Lesejahr 2018

  • EIch weiss wirklich nicht, warum sich Deutsche und Österreicher(innen) auf dieses komische 'ß' kaprizieren, wenn keiner die Regeln kennt, nach dem es angewendet wird... :saint:

    :belehr: ß= stimmloses s nach langem Vokal, ist seit der neuen Rechtschreibung eine der wirklich gut verständlichen Regeln. Wenn das immer wieder falsch gemacht wird, liegt' s nicht an der Unverständlichkeit der Regel, wie bei vielen anderen Dingen auch, wie z.B. der Unterscheidung von 3. Person femininum oder Plural und Höflichkeitsform.

    Ein Buch muss die Axt sein für das gefrorene Meer in uns. (Kafka)

  • Ich werde heute zwar noch ein neues Buch beginnen, damit aber dieses Jahr nicht mehr fertig. Somit ein kleiner Rückblick auf mein Lesejahr 2018. Ich orientiere mich dabei an den Beiträgen in meinem Blog; die ersten 2108 besprochenen Bücher habe ich zwar noch 2017 gelesen, aber ich nehme ja auch dieses Jahr wieder Bücher, die ich schon 2018 gelesen habe, ins Jahr 2019, um sie zu besprechen. Das gleicht sich immer in etwa aus. 2018 habe ich 141 Beiträge gebloggt, davon sind ein paar Non-Book (Bildende Kunst, Musik, Film, eigene Reisen und zwei oder drei allgemeine Rants), sagen wir 110 bis 120 gelesene Bücher.

■ **BEREITGESTELLTES MATERIAL**
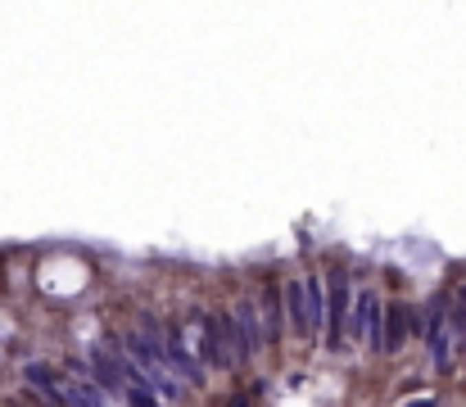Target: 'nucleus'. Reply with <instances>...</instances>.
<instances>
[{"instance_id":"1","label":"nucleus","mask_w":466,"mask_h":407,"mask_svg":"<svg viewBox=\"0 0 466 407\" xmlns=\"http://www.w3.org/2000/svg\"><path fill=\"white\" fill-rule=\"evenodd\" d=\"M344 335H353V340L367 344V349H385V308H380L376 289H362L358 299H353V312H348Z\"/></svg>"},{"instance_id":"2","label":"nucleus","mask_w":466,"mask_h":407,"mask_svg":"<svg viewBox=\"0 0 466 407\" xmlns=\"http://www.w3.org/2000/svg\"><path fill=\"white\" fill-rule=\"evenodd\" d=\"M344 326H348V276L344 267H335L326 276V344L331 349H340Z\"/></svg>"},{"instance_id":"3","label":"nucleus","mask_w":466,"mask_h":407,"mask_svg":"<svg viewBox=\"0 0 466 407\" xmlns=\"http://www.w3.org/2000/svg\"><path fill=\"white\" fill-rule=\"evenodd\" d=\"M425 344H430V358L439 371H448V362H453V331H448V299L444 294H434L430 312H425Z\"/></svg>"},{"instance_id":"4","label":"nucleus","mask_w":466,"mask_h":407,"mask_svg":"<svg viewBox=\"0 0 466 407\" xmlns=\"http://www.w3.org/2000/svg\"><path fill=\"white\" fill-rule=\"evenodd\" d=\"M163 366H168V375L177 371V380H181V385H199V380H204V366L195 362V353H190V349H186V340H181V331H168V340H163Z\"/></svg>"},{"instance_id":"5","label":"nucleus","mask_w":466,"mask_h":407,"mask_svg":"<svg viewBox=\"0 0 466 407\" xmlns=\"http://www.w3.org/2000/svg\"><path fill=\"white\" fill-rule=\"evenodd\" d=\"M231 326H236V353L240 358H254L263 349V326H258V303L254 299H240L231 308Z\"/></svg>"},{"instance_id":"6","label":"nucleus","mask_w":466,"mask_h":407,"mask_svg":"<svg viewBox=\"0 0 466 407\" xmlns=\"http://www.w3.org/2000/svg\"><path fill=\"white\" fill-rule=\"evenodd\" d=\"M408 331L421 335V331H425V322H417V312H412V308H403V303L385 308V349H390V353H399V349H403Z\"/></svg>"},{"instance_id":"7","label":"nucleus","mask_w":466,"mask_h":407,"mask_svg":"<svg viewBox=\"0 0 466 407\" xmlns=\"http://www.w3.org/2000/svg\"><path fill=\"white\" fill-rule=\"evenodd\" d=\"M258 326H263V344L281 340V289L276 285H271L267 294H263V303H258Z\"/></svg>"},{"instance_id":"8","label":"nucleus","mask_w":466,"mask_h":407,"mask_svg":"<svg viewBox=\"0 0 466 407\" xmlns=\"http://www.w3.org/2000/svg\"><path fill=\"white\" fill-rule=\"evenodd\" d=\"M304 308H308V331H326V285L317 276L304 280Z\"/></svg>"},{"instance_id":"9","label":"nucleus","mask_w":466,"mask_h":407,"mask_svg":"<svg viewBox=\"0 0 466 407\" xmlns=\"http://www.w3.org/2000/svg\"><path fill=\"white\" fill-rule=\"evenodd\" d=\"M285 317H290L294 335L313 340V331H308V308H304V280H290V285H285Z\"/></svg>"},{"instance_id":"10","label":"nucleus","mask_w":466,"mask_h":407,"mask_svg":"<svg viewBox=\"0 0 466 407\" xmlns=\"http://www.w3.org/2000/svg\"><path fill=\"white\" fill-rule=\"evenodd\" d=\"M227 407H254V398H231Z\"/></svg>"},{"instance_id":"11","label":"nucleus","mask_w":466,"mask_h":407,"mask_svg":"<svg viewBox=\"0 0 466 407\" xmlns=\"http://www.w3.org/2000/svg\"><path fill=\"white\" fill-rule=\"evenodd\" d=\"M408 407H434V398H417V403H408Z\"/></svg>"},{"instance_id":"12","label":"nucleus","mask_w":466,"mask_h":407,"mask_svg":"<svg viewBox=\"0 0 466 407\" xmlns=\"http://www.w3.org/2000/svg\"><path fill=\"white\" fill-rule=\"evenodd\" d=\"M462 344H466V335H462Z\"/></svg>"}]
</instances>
--
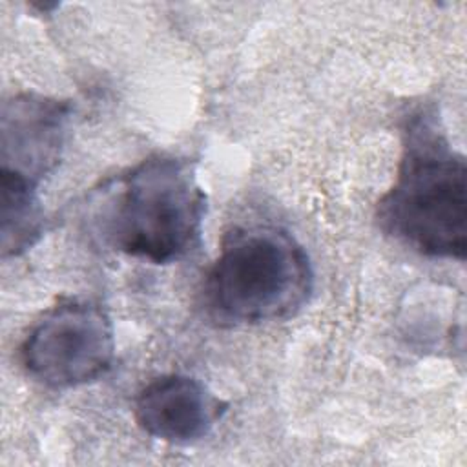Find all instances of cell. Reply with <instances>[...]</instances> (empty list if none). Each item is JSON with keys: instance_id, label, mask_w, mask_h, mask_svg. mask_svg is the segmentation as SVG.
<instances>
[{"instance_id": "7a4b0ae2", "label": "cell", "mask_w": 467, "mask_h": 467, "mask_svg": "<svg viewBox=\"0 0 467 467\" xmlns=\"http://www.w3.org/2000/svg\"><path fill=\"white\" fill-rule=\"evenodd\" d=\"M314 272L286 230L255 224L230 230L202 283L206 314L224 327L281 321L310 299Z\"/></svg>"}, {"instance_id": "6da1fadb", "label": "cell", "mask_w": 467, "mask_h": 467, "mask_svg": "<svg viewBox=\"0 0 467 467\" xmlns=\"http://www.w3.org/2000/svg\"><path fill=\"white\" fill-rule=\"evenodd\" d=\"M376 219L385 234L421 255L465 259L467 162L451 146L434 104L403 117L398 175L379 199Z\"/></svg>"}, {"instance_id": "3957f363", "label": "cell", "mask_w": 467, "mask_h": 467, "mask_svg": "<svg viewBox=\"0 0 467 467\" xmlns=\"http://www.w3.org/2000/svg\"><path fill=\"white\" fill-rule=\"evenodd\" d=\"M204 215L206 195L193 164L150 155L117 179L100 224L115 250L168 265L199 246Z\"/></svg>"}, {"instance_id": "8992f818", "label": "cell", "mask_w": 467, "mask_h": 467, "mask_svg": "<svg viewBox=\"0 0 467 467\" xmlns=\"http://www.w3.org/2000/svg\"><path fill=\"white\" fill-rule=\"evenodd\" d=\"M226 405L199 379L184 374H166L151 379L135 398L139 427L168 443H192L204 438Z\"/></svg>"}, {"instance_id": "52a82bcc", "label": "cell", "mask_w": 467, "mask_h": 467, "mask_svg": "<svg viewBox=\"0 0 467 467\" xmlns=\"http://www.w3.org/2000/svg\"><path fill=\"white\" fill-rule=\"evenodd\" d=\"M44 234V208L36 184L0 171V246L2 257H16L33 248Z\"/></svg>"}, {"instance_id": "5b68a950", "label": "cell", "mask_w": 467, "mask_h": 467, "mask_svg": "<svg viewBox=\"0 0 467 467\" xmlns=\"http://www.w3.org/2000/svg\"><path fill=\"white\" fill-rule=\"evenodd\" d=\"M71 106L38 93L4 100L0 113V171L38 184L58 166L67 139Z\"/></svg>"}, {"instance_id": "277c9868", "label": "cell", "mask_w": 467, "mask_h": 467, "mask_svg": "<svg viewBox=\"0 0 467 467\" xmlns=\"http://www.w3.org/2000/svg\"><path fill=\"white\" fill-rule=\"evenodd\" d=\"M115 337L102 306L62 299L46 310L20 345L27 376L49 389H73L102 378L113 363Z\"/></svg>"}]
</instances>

■ **AUFGABEN**
- a) Gib einen Abschnitt aus dem Text zum Lesejahr 2018 wortgetreu wieder: Fang bei den Worten "Ein Buch muss" an und hör nach "120 gelesene Bücher." auf.
- b) Wie viele Beiträge wurden laut dem Text zum Lesejahr 2018 im Jahr 2018 im Blog veröffentlicht?

■ **LÖSUNGEN**
- a)
Ein Buch muss die Axt sein für das gefrorene Meer in uns. (Kafka)

  • Ich werde heute zwar noch ein neues Buch beginnen, damit aber dieses Jahr nicht mehr fertig. Somit ein kleiner Rückblick auf mein Lesejahr 2018. Ich orientiere mich dabei an den Beiträgen in meinem Blog; die ersten 2108 besprochenen Bücher habe ich zwar noch 2017 gelesen, aber ich nehme ja auch dieses Jahr wieder Bücher, die ich schon 2018 gelesen habe, ins Jahr 2019, um sie zu besprechen. Das gleicht sich immer in etwa aus. 2018 habe ich 141 Beiträge gebloggt, davon sind ein paar Non-Book (Bildende Kunst, Musik, Film, eigene Reisen und zwei oder drei allgemeine Rants), sagen wir 110 bis 120 gelesene Bücher.

- b) 141 Beiträge.